No “Encontro com os Escritores” que marcou o lançamento do livro “O mercado da morte: conexões e realidades”, realizado no último dia 26 na Biblioteca Mário de Andrade, em São Paulo, o autor Wálter Fanganiello Maierovitch revelou ao público que a obra se trata da terceira parte de uma trilogia que aborda a criminalidade transnacional, uma criminalidade sem fronteiras que põe em xeque o Direito Internacional, que regula por meio do Direito Internacional Público as relações entre países e instituições internacionais multilaterais.

Se analisada sob um olhar panorâmico, tal trilogia lançada pela Editora Unesp, iniciada em 2010 com “Novas Tendências da Criminalidade Transnacional Mafiosa” e seguida pelo premiado “Máfia, Poder e Antimáfia”, pode ser considerada uma leitura antecipada dos sintomas que hoje vêm à tona e trazem a reboque uma crise aguda que desafia a promoção da paz, a cooperação comercial entre as nações e, em última análise, a ordem global.
“Hoje há 49 guerras em curso (no mundo) e uma propaganda de guerra muito intensa”, afirma Wálter Maierovitch. “De todo este cenário, sai uma primeira vítima, que é o Direito Internacional Público”, diz o autor, que fez carreira na magistratura de São Paulo como juiz da Vara de Execuções Penais da capital e desembargador do Tribunal de Justiça.
Amigo de longa data de Maierovitch, o ex-ministro do Superior Tribunal de Justiça (STJ) Sidnei Beneti foi convidado pelo autor a fazer parte do debate, mediado pelo jornalista Milton Yung, e fez uma análise técnica sobre a fragilidade de instrumentos existentes para se punir a criminalidade transnacional e desmontar o chamado mercado da morte.
“O Direito Internacional não age como o Direito nacional, que tem o poder de, por intermédio da decisão judicial, fazer com que as pessoas cumpram aquilo que foi determinado pela atividade jurisdicional”, diz Sidnei Beneti. “Não há um poder internacional único que execute a sanção internacional, de forma que esta é realmente mais débil e repousa, em grande parte, na moralidade internacional e na capacidade dos Estados de, individualmente, aderirem a esta sanção”, afirma o ex-ministro do STJ.

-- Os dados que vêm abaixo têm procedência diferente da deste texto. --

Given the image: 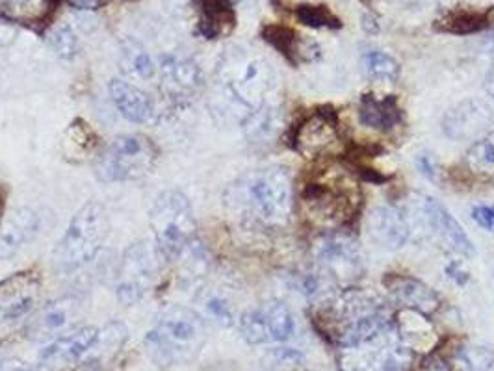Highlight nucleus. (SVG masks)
<instances>
[{"label": "nucleus", "instance_id": "f257e3e1", "mask_svg": "<svg viewBox=\"0 0 494 371\" xmlns=\"http://www.w3.org/2000/svg\"><path fill=\"white\" fill-rule=\"evenodd\" d=\"M223 203L234 218L246 223L282 227L292 214V177L281 166L251 169L227 186Z\"/></svg>", "mask_w": 494, "mask_h": 371}, {"label": "nucleus", "instance_id": "f03ea898", "mask_svg": "<svg viewBox=\"0 0 494 371\" xmlns=\"http://www.w3.org/2000/svg\"><path fill=\"white\" fill-rule=\"evenodd\" d=\"M216 81L221 95L247 114L270 104L277 88L273 65L258 52L232 45L223 50L216 65Z\"/></svg>", "mask_w": 494, "mask_h": 371}, {"label": "nucleus", "instance_id": "7ed1b4c3", "mask_svg": "<svg viewBox=\"0 0 494 371\" xmlns=\"http://www.w3.org/2000/svg\"><path fill=\"white\" fill-rule=\"evenodd\" d=\"M320 308L327 336L336 343V348L353 346L393 324V315L383 299L359 288L344 289Z\"/></svg>", "mask_w": 494, "mask_h": 371}, {"label": "nucleus", "instance_id": "20e7f679", "mask_svg": "<svg viewBox=\"0 0 494 371\" xmlns=\"http://www.w3.org/2000/svg\"><path fill=\"white\" fill-rule=\"evenodd\" d=\"M206 340L204 322L186 308L168 312L143 338L145 355L159 367L185 366L195 360Z\"/></svg>", "mask_w": 494, "mask_h": 371}, {"label": "nucleus", "instance_id": "39448f33", "mask_svg": "<svg viewBox=\"0 0 494 371\" xmlns=\"http://www.w3.org/2000/svg\"><path fill=\"white\" fill-rule=\"evenodd\" d=\"M110 236V216L100 203H88L69 221L52 260L60 272H74L91 262Z\"/></svg>", "mask_w": 494, "mask_h": 371}, {"label": "nucleus", "instance_id": "423d86ee", "mask_svg": "<svg viewBox=\"0 0 494 371\" xmlns=\"http://www.w3.org/2000/svg\"><path fill=\"white\" fill-rule=\"evenodd\" d=\"M154 247L166 262L178 260L195 240V218L190 199L180 190H166L149 211Z\"/></svg>", "mask_w": 494, "mask_h": 371}, {"label": "nucleus", "instance_id": "0eeeda50", "mask_svg": "<svg viewBox=\"0 0 494 371\" xmlns=\"http://www.w3.org/2000/svg\"><path fill=\"white\" fill-rule=\"evenodd\" d=\"M412 360L414 353L402 341L394 322L336 353L341 371H411Z\"/></svg>", "mask_w": 494, "mask_h": 371}, {"label": "nucleus", "instance_id": "6e6552de", "mask_svg": "<svg viewBox=\"0 0 494 371\" xmlns=\"http://www.w3.org/2000/svg\"><path fill=\"white\" fill-rule=\"evenodd\" d=\"M159 162V147L143 134H121L102 149L97 175L104 182H134L145 178Z\"/></svg>", "mask_w": 494, "mask_h": 371}, {"label": "nucleus", "instance_id": "1a4fd4ad", "mask_svg": "<svg viewBox=\"0 0 494 371\" xmlns=\"http://www.w3.org/2000/svg\"><path fill=\"white\" fill-rule=\"evenodd\" d=\"M156 247L145 240L130 244L117 266L116 298L121 305L133 306L143 299L156 277Z\"/></svg>", "mask_w": 494, "mask_h": 371}, {"label": "nucleus", "instance_id": "9d476101", "mask_svg": "<svg viewBox=\"0 0 494 371\" xmlns=\"http://www.w3.org/2000/svg\"><path fill=\"white\" fill-rule=\"evenodd\" d=\"M316 268L336 284L357 279L362 272V253L355 236L346 230H329L315 246Z\"/></svg>", "mask_w": 494, "mask_h": 371}, {"label": "nucleus", "instance_id": "9b49d317", "mask_svg": "<svg viewBox=\"0 0 494 371\" xmlns=\"http://www.w3.org/2000/svg\"><path fill=\"white\" fill-rule=\"evenodd\" d=\"M238 327L247 343L263 346V343L290 340L296 324L289 306L281 301H268L256 308L246 310L240 315Z\"/></svg>", "mask_w": 494, "mask_h": 371}, {"label": "nucleus", "instance_id": "f8f14e48", "mask_svg": "<svg viewBox=\"0 0 494 371\" xmlns=\"http://www.w3.org/2000/svg\"><path fill=\"white\" fill-rule=\"evenodd\" d=\"M414 220L419 221L426 232L448 247L452 253L459 256H474L476 249L471 237L459 225V221L450 214L445 204H440L437 199L429 195H419L414 201Z\"/></svg>", "mask_w": 494, "mask_h": 371}, {"label": "nucleus", "instance_id": "ddd939ff", "mask_svg": "<svg viewBox=\"0 0 494 371\" xmlns=\"http://www.w3.org/2000/svg\"><path fill=\"white\" fill-rule=\"evenodd\" d=\"M494 114L490 106L483 100L468 99L454 108H450L442 117V132L454 142H478L492 130Z\"/></svg>", "mask_w": 494, "mask_h": 371}, {"label": "nucleus", "instance_id": "4468645a", "mask_svg": "<svg viewBox=\"0 0 494 371\" xmlns=\"http://www.w3.org/2000/svg\"><path fill=\"white\" fill-rule=\"evenodd\" d=\"M81 314V301L73 296L47 303L30 320L26 334L36 341H52L73 331V324Z\"/></svg>", "mask_w": 494, "mask_h": 371}, {"label": "nucleus", "instance_id": "2eb2a0df", "mask_svg": "<svg viewBox=\"0 0 494 371\" xmlns=\"http://www.w3.org/2000/svg\"><path fill=\"white\" fill-rule=\"evenodd\" d=\"M95 327L84 325L74 327L64 336L48 341V346L41 351L39 364L45 371H60L73 364H81L97 336Z\"/></svg>", "mask_w": 494, "mask_h": 371}, {"label": "nucleus", "instance_id": "dca6fc26", "mask_svg": "<svg viewBox=\"0 0 494 371\" xmlns=\"http://www.w3.org/2000/svg\"><path fill=\"white\" fill-rule=\"evenodd\" d=\"M160 88L173 100H185L194 97L203 88L201 67L185 56L168 55L159 65Z\"/></svg>", "mask_w": 494, "mask_h": 371}, {"label": "nucleus", "instance_id": "f3484780", "mask_svg": "<svg viewBox=\"0 0 494 371\" xmlns=\"http://www.w3.org/2000/svg\"><path fill=\"white\" fill-rule=\"evenodd\" d=\"M39 286L34 272H19L0 280V322L15 320L29 312L38 299Z\"/></svg>", "mask_w": 494, "mask_h": 371}, {"label": "nucleus", "instance_id": "a211bd4d", "mask_svg": "<svg viewBox=\"0 0 494 371\" xmlns=\"http://www.w3.org/2000/svg\"><path fill=\"white\" fill-rule=\"evenodd\" d=\"M368 232L383 249L398 251L411 236V218L398 206H377L368 216Z\"/></svg>", "mask_w": 494, "mask_h": 371}, {"label": "nucleus", "instance_id": "6ab92c4d", "mask_svg": "<svg viewBox=\"0 0 494 371\" xmlns=\"http://www.w3.org/2000/svg\"><path fill=\"white\" fill-rule=\"evenodd\" d=\"M383 286L388 289V294L393 296V299L400 303L403 308L419 310L428 315L435 312L440 305V296L437 291L424 280L414 279L411 275L388 273L383 279Z\"/></svg>", "mask_w": 494, "mask_h": 371}, {"label": "nucleus", "instance_id": "aec40b11", "mask_svg": "<svg viewBox=\"0 0 494 371\" xmlns=\"http://www.w3.org/2000/svg\"><path fill=\"white\" fill-rule=\"evenodd\" d=\"M108 91H110L112 102L117 108V112L128 123L145 125L154 119V116H156L154 100L151 99V95L147 91L138 88L134 82L116 78V81L110 82Z\"/></svg>", "mask_w": 494, "mask_h": 371}, {"label": "nucleus", "instance_id": "412c9836", "mask_svg": "<svg viewBox=\"0 0 494 371\" xmlns=\"http://www.w3.org/2000/svg\"><path fill=\"white\" fill-rule=\"evenodd\" d=\"M336 142V121L333 114L316 112L305 119L294 134V147L299 154L315 158Z\"/></svg>", "mask_w": 494, "mask_h": 371}, {"label": "nucleus", "instance_id": "4be33fe9", "mask_svg": "<svg viewBox=\"0 0 494 371\" xmlns=\"http://www.w3.org/2000/svg\"><path fill=\"white\" fill-rule=\"evenodd\" d=\"M303 197L310 210V214L327 221V223H336V221L344 220V216L351 210L348 192L338 190V188H334V186H329V184L307 186Z\"/></svg>", "mask_w": 494, "mask_h": 371}, {"label": "nucleus", "instance_id": "5701e85b", "mask_svg": "<svg viewBox=\"0 0 494 371\" xmlns=\"http://www.w3.org/2000/svg\"><path fill=\"white\" fill-rule=\"evenodd\" d=\"M394 327L405 346L414 351H429L435 348L437 332L433 324L428 320V315L419 312L403 308L396 314Z\"/></svg>", "mask_w": 494, "mask_h": 371}, {"label": "nucleus", "instance_id": "b1692460", "mask_svg": "<svg viewBox=\"0 0 494 371\" xmlns=\"http://www.w3.org/2000/svg\"><path fill=\"white\" fill-rule=\"evenodd\" d=\"M126 338L128 331L123 324L112 322L108 325H104L97 331V336L81 364L88 369H100L112 364L116 357L121 353Z\"/></svg>", "mask_w": 494, "mask_h": 371}, {"label": "nucleus", "instance_id": "393cba45", "mask_svg": "<svg viewBox=\"0 0 494 371\" xmlns=\"http://www.w3.org/2000/svg\"><path fill=\"white\" fill-rule=\"evenodd\" d=\"M197 30L204 39H220L237 24V13L229 0H197Z\"/></svg>", "mask_w": 494, "mask_h": 371}, {"label": "nucleus", "instance_id": "a878e982", "mask_svg": "<svg viewBox=\"0 0 494 371\" xmlns=\"http://www.w3.org/2000/svg\"><path fill=\"white\" fill-rule=\"evenodd\" d=\"M359 119L374 130H393L402 121V108L394 95H364L359 104Z\"/></svg>", "mask_w": 494, "mask_h": 371}, {"label": "nucleus", "instance_id": "bb28decb", "mask_svg": "<svg viewBox=\"0 0 494 371\" xmlns=\"http://www.w3.org/2000/svg\"><path fill=\"white\" fill-rule=\"evenodd\" d=\"M56 6L58 0H0V17L17 24H39Z\"/></svg>", "mask_w": 494, "mask_h": 371}, {"label": "nucleus", "instance_id": "cd10ccee", "mask_svg": "<svg viewBox=\"0 0 494 371\" xmlns=\"http://www.w3.org/2000/svg\"><path fill=\"white\" fill-rule=\"evenodd\" d=\"M119 65L125 76H128L130 81H151V78L156 74V65L147 52V48L138 43L136 39H125L121 43V52H119Z\"/></svg>", "mask_w": 494, "mask_h": 371}, {"label": "nucleus", "instance_id": "c85d7f7f", "mask_svg": "<svg viewBox=\"0 0 494 371\" xmlns=\"http://www.w3.org/2000/svg\"><path fill=\"white\" fill-rule=\"evenodd\" d=\"M39 220L29 208H21L8 220V223L0 234L3 246L10 251L22 247L26 242H32V237L38 234Z\"/></svg>", "mask_w": 494, "mask_h": 371}, {"label": "nucleus", "instance_id": "c756f323", "mask_svg": "<svg viewBox=\"0 0 494 371\" xmlns=\"http://www.w3.org/2000/svg\"><path fill=\"white\" fill-rule=\"evenodd\" d=\"M487 26H489L487 13L471 12V10H455V12L446 13L445 17H440L433 24V29H437L438 32L466 36V34L481 32L487 29Z\"/></svg>", "mask_w": 494, "mask_h": 371}, {"label": "nucleus", "instance_id": "7c9ffc66", "mask_svg": "<svg viewBox=\"0 0 494 371\" xmlns=\"http://www.w3.org/2000/svg\"><path fill=\"white\" fill-rule=\"evenodd\" d=\"M242 126L246 134L253 142H266L275 136V130L279 126V110L270 102L256 112L244 117Z\"/></svg>", "mask_w": 494, "mask_h": 371}, {"label": "nucleus", "instance_id": "2f4dec72", "mask_svg": "<svg viewBox=\"0 0 494 371\" xmlns=\"http://www.w3.org/2000/svg\"><path fill=\"white\" fill-rule=\"evenodd\" d=\"M364 71L372 78V81L381 82H396L400 76V64L394 56L386 55L383 50H370L362 58Z\"/></svg>", "mask_w": 494, "mask_h": 371}, {"label": "nucleus", "instance_id": "473e14b6", "mask_svg": "<svg viewBox=\"0 0 494 371\" xmlns=\"http://www.w3.org/2000/svg\"><path fill=\"white\" fill-rule=\"evenodd\" d=\"M466 166L480 175H494V128L468 149Z\"/></svg>", "mask_w": 494, "mask_h": 371}, {"label": "nucleus", "instance_id": "72a5a7b5", "mask_svg": "<svg viewBox=\"0 0 494 371\" xmlns=\"http://www.w3.org/2000/svg\"><path fill=\"white\" fill-rule=\"evenodd\" d=\"M461 371H490L494 366V351L480 343H466L457 353Z\"/></svg>", "mask_w": 494, "mask_h": 371}, {"label": "nucleus", "instance_id": "f704fd0d", "mask_svg": "<svg viewBox=\"0 0 494 371\" xmlns=\"http://www.w3.org/2000/svg\"><path fill=\"white\" fill-rule=\"evenodd\" d=\"M48 43H50L52 50H55L62 60H73L78 55V50H81L78 38L74 36L73 29L67 24L55 26L52 32L48 34Z\"/></svg>", "mask_w": 494, "mask_h": 371}, {"label": "nucleus", "instance_id": "c9c22d12", "mask_svg": "<svg viewBox=\"0 0 494 371\" xmlns=\"http://www.w3.org/2000/svg\"><path fill=\"white\" fill-rule=\"evenodd\" d=\"M296 15L303 24L310 26V29H341V21L325 6L303 4L296 10Z\"/></svg>", "mask_w": 494, "mask_h": 371}, {"label": "nucleus", "instance_id": "e433bc0d", "mask_svg": "<svg viewBox=\"0 0 494 371\" xmlns=\"http://www.w3.org/2000/svg\"><path fill=\"white\" fill-rule=\"evenodd\" d=\"M204 312L221 325H230L234 322V314L229 301L218 294H208L203 298Z\"/></svg>", "mask_w": 494, "mask_h": 371}, {"label": "nucleus", "instance_id": "4c0bfd02", "mask_svg": "<svg viewBox=\"0 0 494 371\" xmlns=\"http://www.w3.org/2000/svg\"><path fill=\"white\" fill-rule=\"evenodd\" d=\"M472 220L485 229L487 232H494V206L478 204L472 208Z\"/></svg>", "mask_w": 494, "mask_h": 371}, {"label": "nucleus", "instance_id": "58836bf2", "mask_svg": "<svg viewBox=\"0 0 494 371\" xmlns=\"http://www.w3.org/2000/svg\"><path fill=\"white\" fill-rule=\"evenodd\" d=\"M416 371H452V367L442 357L429 355L424 358V362L419 366V369Z\"/></svg>", "mask_w": 494, "mask_h": 371}, {"label": "nucleus", "instance_id": "ea45409f", "mask_svg": "<svg viewBox=\"0 0 494 371\" xmlns=\"http://www.w3.org/2000/svg\"><path fill=\"white\" fill-rule=\"evenodd\" d=\"M67 3L81 10H99L102 6H107L110 0H67Z\"/></svg>", "mask_w": 494, "mask_h": 371}, {"label": "nucleus", "instance_id": "a19ab883", "mask_svg": "<svg viewBox=\"0 0 494 371\" xmlns=\"http://www.w3.org/2000/svg\"><path fill=\"white\" fill-rule=\"evenodd\" d=\"M419 169L422 171V175H426L428 178H435V175H437V166H435V162L431 160V158L429 156H426V154H422V156H419Z\"/></svg>", "mask_w": 494, "mask_h": 371}, {"label": "nucleus", "instance_id": "79ce46f5", "mask_svg": "<svg viewBox=\"0 0 494 371\" xmlns=\"http://www.w3.org/2000/svg\"><path fill=\"white\" fill-rule=\"evenodd\" d=\"M446 272H448V277H450V279H454V280H455V282H457L459 286L466 284V280H468V273L461 270V266H459V263H457V262H452V263H450V266L446 268Z\"/></svg>", "mask_w": 494, "mask_h": 371}, {"label": "nucleus", "instance_id": "37998d69", "mask_svg": "<svg viewBox=\"0 0 494 371\" xmlns=\"http://www.w3.org/2000/svg\"><path fill=\"white\" fill-rule=\"evenodd\" d=\"M485 91L494 99V64H492V67L489 69V73L485 76Z\"/></svg>", "mask_w": 494, "mask_h": 371}, {"label": "nucleus", "instance_id": "c03bdc74", "mask_svg": "<svg viewBox=\"0 0 494 371\" xmlns=\"http://www.w3.org/2000/svg\"><path fill=\"white\" fill-rule=\"evenodd\" d=\"M0 220H3V197H0Z\"/></svg>", "mask_w": 494, "mask_h": 371}, {"label": "nucleus", "instance_id": "a18cd8bd", "mask_svg": "<svg viewBox=\"0 0 494 371\" xmlns=\"http://www.w3.org/2000/svg\"><path fill=\"white\" fill-rule=\"evenodd\" d=\"M490 43L494 45V32H492V38H490Z\"/></svg>", "mask_w": 494, "mask_h": 371}]
</instances>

Wálter Maierovitch citou a indústria bélica e o mercado de exportação de armas, a que chamou de “exportadores de violência”, como forças que agem contra avanços de convenções e tratados internacionais como o Estatuto de Roma, que estabeleceu o Tribunal Penal Internacional (TPI), tribunal criminal sediado em Haia que pode abrir processos contra indivíduos por crimes de guerra ou crimes contra a humanidade. Muitos países não subscreveram ou não ratificaram o Estatuto de Roma, o que significa que não reconhecem a jurisdição do TPI ou não são obrigados a cooperar com suas decisões.
“Veja que dirigentes importantes de países do mundo estão com dificuldades de locomoção para outros países, consequências dos julgamentos do Tribunal Penal Internacional, com toda a fragilidade que tem este tribunal por ser um tribunal internacional não dotado de sanção própria”, pondera Sidnei Beneti, lembrando que os magistrados hoje se comunicam mais e conhecem mais os problemas nacionais recíprocos.
Para o autor de “O mercado da morte: conexões e realidades”, as manifestações recentes que encheram as ruas de capitais brasileiras contra a chamada “PEC da Blindagem”, que dificultaria a aplicação de penas a parlamentares e chegou a ser aprovada pela Câmara dos Deputados, são exemplos de mobilizações da sociedade civil que podem fazer a diferença em prol de uma mudança cultural que torne o mundo menos violento.
“Sempre (está) na mão da sociedade civil reagir, exigir mudança cultural”, diz Maierovitch, interpretando o fechamento da trilogia como um chamado à cultura de paz. “É um caminho que a gente tem que construir, tem que buscar com a sociedade civil uma cultura de paz. E vale para todos os setores, não só a violência do Estado”.